Data divides and umbrellafication
Jesse Lichtenstein in “Transparency for All”, writing for Wired:
The concern that open data may simply empower the empowered is not an argument against open data; it’s an argument against looking at open data as an end in itself. Massive data dumps and even friendly online government portals are insufficient. Ordinary people need to know what information is available, and they need the training to be conversant in it. And if people are to have more than theoretical access to the information, it needs to be easy and cheap to use. That means investing in the kinds of organizations doing outreach, advocacy, and education in the communities least familiar with the benefits of data transparency. If we want truly open government, we still have to do the hard work of addressing basic and stubborn inequalities. However freely it flows, the data alone isn’t enough.

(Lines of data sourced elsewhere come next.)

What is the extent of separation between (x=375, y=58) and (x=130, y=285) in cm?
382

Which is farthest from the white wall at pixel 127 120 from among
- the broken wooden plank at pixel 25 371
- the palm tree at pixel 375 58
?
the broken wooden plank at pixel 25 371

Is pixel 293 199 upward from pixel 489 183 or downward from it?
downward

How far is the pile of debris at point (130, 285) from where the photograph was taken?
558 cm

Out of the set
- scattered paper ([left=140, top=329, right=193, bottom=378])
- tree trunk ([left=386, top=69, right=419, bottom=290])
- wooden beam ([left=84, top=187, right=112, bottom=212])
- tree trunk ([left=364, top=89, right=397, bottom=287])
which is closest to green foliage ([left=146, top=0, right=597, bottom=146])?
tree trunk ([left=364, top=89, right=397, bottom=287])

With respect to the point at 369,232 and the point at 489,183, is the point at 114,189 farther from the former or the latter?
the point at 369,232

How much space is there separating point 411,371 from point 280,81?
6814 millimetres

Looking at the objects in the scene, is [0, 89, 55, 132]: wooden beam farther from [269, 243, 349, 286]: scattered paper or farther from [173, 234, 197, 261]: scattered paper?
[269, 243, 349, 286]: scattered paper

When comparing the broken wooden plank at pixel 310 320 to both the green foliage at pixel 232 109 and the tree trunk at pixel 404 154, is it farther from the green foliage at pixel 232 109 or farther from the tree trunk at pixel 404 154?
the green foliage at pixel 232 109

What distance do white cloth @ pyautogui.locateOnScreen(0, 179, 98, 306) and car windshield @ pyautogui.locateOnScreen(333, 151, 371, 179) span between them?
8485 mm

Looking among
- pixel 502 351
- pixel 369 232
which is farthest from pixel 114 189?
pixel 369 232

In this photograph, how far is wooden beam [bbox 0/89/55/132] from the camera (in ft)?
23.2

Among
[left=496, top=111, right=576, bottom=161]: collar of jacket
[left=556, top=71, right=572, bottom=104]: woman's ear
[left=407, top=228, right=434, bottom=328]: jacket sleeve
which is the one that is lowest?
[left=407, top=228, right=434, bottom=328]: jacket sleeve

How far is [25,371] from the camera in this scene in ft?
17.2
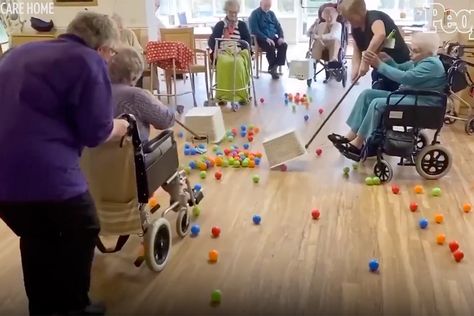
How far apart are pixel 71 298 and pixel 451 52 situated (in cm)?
421

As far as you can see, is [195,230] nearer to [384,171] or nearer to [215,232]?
[215,232]

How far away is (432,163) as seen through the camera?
11.9 feet

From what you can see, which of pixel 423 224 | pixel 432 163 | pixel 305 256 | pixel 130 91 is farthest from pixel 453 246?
pixel 130 91

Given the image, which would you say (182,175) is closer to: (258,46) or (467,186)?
(467,186)

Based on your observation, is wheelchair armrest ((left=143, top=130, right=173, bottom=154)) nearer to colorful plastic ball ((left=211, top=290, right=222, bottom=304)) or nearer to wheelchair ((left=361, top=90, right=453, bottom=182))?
colorful plastic ball ((left=211, top=290, right=222, bottom=304))

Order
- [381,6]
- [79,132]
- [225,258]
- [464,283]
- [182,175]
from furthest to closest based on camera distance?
[381,6]
[182,175]
[225,258]
[464,283]
[79,132]

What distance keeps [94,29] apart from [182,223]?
4.14ft

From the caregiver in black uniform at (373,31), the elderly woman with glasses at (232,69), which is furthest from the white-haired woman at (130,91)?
the elderly woman with glasses at (232,69)

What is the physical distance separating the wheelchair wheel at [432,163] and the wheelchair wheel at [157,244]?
191 centimetres

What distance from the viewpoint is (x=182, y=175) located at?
290 cm

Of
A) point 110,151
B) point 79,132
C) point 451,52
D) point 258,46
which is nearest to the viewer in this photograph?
point 79,132

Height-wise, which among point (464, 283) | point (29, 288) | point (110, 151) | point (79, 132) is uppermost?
point (79, 132)

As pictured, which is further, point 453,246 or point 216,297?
point 453,246

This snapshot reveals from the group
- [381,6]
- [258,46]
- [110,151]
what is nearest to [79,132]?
[110,151]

Yes and yes. Most government data is policy-level, which means to understand and act on that data, you not only need to be data literate, but also civically literate to transform knowledge into power. Call me a constructionist, but community organizing creates a stronger sense of agency than statistics.
And “cheap” data inconsiderately presented can be harmful. The worst data abuses come from trying to use policy-level, non-contextualized or incomplete data to inform individual decision-making. For example, I had to add this caveat to the Boston Bike Crash Map after getting several anxiety-producing inquiries:
This data alone is not appropriate for making routing decisions. The presence or absence of incidents in a location should not be used to determine the relative safety of biking there as this data does not include ridership or traffic information; i.e. a location may contain less incidents because bikers know to avoid it.
For decision making, I’ve come to call this phenomenon the “umbrellafication” of data—after the service that boils the weather forecast down to a simple yes/no answer to “Do you need an umbrella today?” Unfortunately, like trying to portray crime as a spectrum of green to red, issues and datasets that can be easily synthesized and presented are the exception, not the rule.